Severe class imbalance is one of the main conditions that make machine learning in cybersecurity difficult. A variety of dataset preprocessing methods have been introduced over the years. These methods modify the training dataset by oversampling, undersampling or a combination of both to improve the predictive performance of classifiers trained on this dataset. Although these methods are used in cybersecurity occasionally, a comprehensive, unbiased benchmark comparing their performance over a variety of cybersecurity problems is missing.
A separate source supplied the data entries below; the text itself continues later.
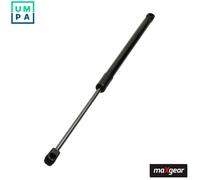 GAS SPRING BOOTCARGO AREA 12-2626 FOR HYUNDAI G3LC/G3LE 1.0L 3cyl i30G4LC 1.4L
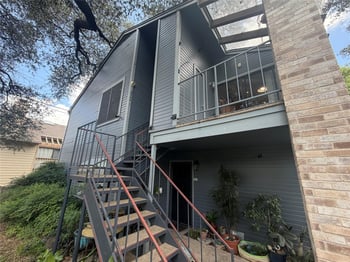 3744 Valley View RD #C, Austin, TX 78704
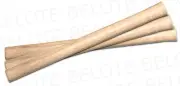 Cold Steel 30" Replacement Tomahawk Axe Handle H90BA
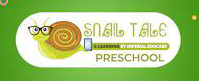 Snail Tale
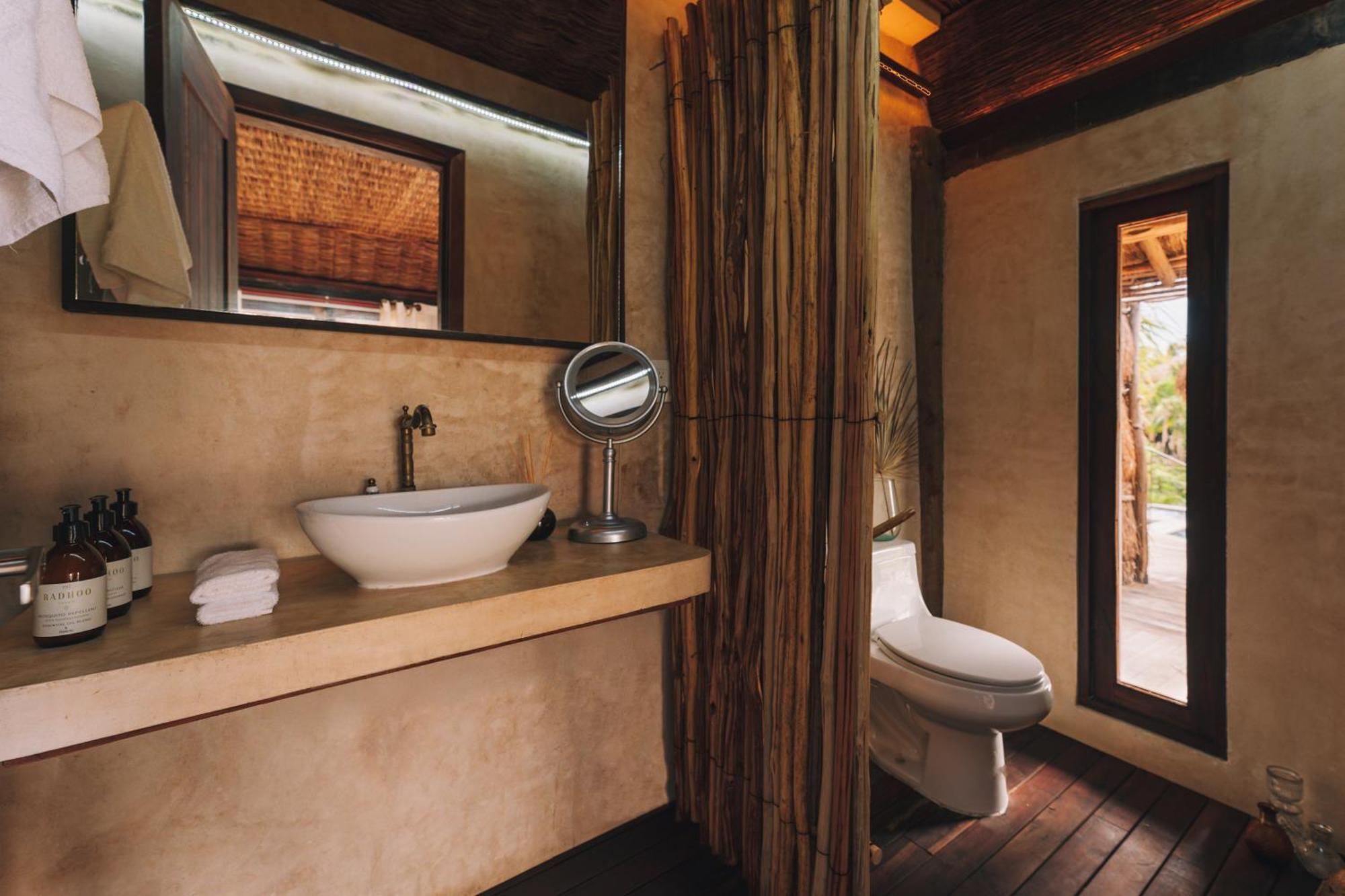 Hotel Radhoo (adults Only) 4*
This paper presents a benchmark of 16 preprocessing methods on six cybersecurity datasets together with 17 public imbalanced datasets from other domains. We test the methods under multiple hyperparameter configurations and use an AutoML system to train classifiers on the preprocessed datasets, which reduces potential bias from specific hyperparameter or classifier choices. Special consideration is also given to evaluating the methods using appropriate performance measures that are good proxies for practical performance in real-world cybersecurity systems. The main findings of our study are: 1) Most of the time, a data preprocessing method that improves classification performance exists. 2) Baseline approach of doing nothing outperformed a large portion of methods in the benchmark. 3) Oversampling methods generally outperform undersampling methods. 4) The most significant performance gains are brought by the standard SMOTE algorithm and more complicated methods provide mainly incremental improvements at the cost of often worse computational performance.

翻译：严重类别不平衡是导致机器学习在网络安全领域应用困难的主要条件之一。多年来，研究者提出了多种数据集预处理方法，这些方法通过过采样、欠采样或两者结合的方式修改训练数据集，以提升在此数据集上训练的分类器的预测性能。尽管这些方法在网络安全中偶有应用，但尚缺乏全面、无偏的基准测试来比较其在各类网络安全问题上的表现。本文对16种预处理方法在六个网络安全数据集以及来自其他领域的17个公开不平衡数据集上进行了基准测试。我们在多种超参数配置下测试这些方法，并使用AutoML系统在预处理后的数据集上训练分类器，以减少特定超参数或分类器选择带来的潜在偏差。此外，特别关注了使用合适的性能度量来评估方法，这些度量能有效反映实际网络安全系统中的实用性能。本研究的主要发现包括：1）在大多数情况下，存在能提升分类性能的数据预处理方法；2）基线方法（不进行任何预处理）在基准测试中优于大部分方法；3）过采样方法整体上优于欠采样方法；4）标准SMOTE算法带来的性能提升最为显著，而更复杂的方法主要提供增量改进，但往往以计算性能下降为代价。